Testo fornito
IL
SOSPETTO
di Thomas Vinterberg
(2012)
Preparatevi
a soffrire.
Questo
è uno di quei film che straziano le viscere, per il dolore e per la
rabbia, che tendono le corde dell'animo umano fin quasi a spezzarlo,
poco importa che si sia semplici spettatori: l'immedesimazione è
totale e si vorrebbe una mitraglietta per andare a falcidiare tutti.
L'argomento
è la pedofilia, solo che, a differenza dei personaggi di contorno,
noi non abbiamo alcun sospetto nei confronti del protagonista ed
infatti conosciamo la verità (e il modo subdolo in cui a poco a poco
viene distorta): Lucas, un maestro d'asilo buono e triste, è
innocente, vittima di una bambinetta innamorata di lui, ma
soprattutto della stupidità e della piccineria dei suoi compaesani,
che quasi desiderano che l'accusa sia fondata e contribuiscono ad
alimentarla.

[Estratto del dataset]

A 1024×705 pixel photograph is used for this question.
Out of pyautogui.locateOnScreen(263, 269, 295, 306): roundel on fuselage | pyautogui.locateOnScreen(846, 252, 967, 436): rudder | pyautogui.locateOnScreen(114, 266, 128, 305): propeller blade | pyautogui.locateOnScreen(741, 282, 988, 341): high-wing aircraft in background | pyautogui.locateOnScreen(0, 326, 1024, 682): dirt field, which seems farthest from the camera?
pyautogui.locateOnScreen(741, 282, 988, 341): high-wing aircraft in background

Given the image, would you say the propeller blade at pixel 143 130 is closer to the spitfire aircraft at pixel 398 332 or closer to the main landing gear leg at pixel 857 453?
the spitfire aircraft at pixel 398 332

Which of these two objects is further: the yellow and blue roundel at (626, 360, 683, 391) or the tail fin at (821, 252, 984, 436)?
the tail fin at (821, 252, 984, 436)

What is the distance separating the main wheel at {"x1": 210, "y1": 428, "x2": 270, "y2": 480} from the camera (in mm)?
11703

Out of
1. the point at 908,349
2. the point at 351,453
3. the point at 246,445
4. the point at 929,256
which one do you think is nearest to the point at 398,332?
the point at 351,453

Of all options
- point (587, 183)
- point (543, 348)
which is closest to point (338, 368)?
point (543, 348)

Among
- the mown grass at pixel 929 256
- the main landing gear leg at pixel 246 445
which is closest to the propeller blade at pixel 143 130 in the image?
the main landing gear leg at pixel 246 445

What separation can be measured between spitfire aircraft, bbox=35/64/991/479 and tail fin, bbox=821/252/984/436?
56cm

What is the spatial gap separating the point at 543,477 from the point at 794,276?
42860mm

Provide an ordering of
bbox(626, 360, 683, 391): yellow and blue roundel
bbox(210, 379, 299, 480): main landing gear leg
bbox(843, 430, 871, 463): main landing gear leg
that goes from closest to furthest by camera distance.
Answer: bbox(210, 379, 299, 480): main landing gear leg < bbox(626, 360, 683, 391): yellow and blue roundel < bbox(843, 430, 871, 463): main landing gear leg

Compiti assegnati
• 1. Secondo la recensione del film, che lavoro fa Lucas?
• 2. Estrai dai record, senza alcuna modifica, la parte che comincia con la riga contenente "Which of these" e prosegue fino alla fine dei record, comprese la prima e l'ultima riga.

Risultati per compito
• 1. Lucas è un maestro d'asilo.

• 2.
Which of these two objects is further: the yellow and blue roundel at (626, 360, 683, 391) or the tail fin at (821, 252, 984, 436)?
the tail fin at (821, 252, 984, 436)

What is the distance separating the main wheel at {"x1": 210, "y1": 428, "x2": 270, "y2": 480} from the camera (in mm)?
11703

Out of
1. the point at 908,349
2. the point at 351,453
3. the point at 246,445
4. the point at 929,256
which one do you think is nearest to the point at 398,332?
the point at 351,453

Of all options
- point (587, 183)
- point (543, 348)
which is closest to point (338, 368)?
point (543, 348)

Among
- the mown grass at pixel 929 256
- the main landing gear leg at pixel 246 445
which is closest to the propeller blade at pixel 143 130 in the image?
the main landing gear leg at pixel 246 445

What separation can be measured between spitfire aircraft, bbox=35/64/991/479 and tail fin, bbox=821/252/984/436?
56cm

What is the spatial gap separating the point at 543,477 from the point at 794,276?
42860mm

Provide an ordering of
bbox(626, 360, 683, 391): yellow and blue roundel
bbox(210, 379, 299, 480): main landing gear leg
bbox(843, 430, 871, 463): main landing gear leg
that goes from closest to furthest by camera distance.
Answer: bbox(210, 379, 299, 480): main landing gear leg < bbox(626, 360, 683, 391): yellow and blue roundel < bbox(843, 430, 871, 463): main landing gear leg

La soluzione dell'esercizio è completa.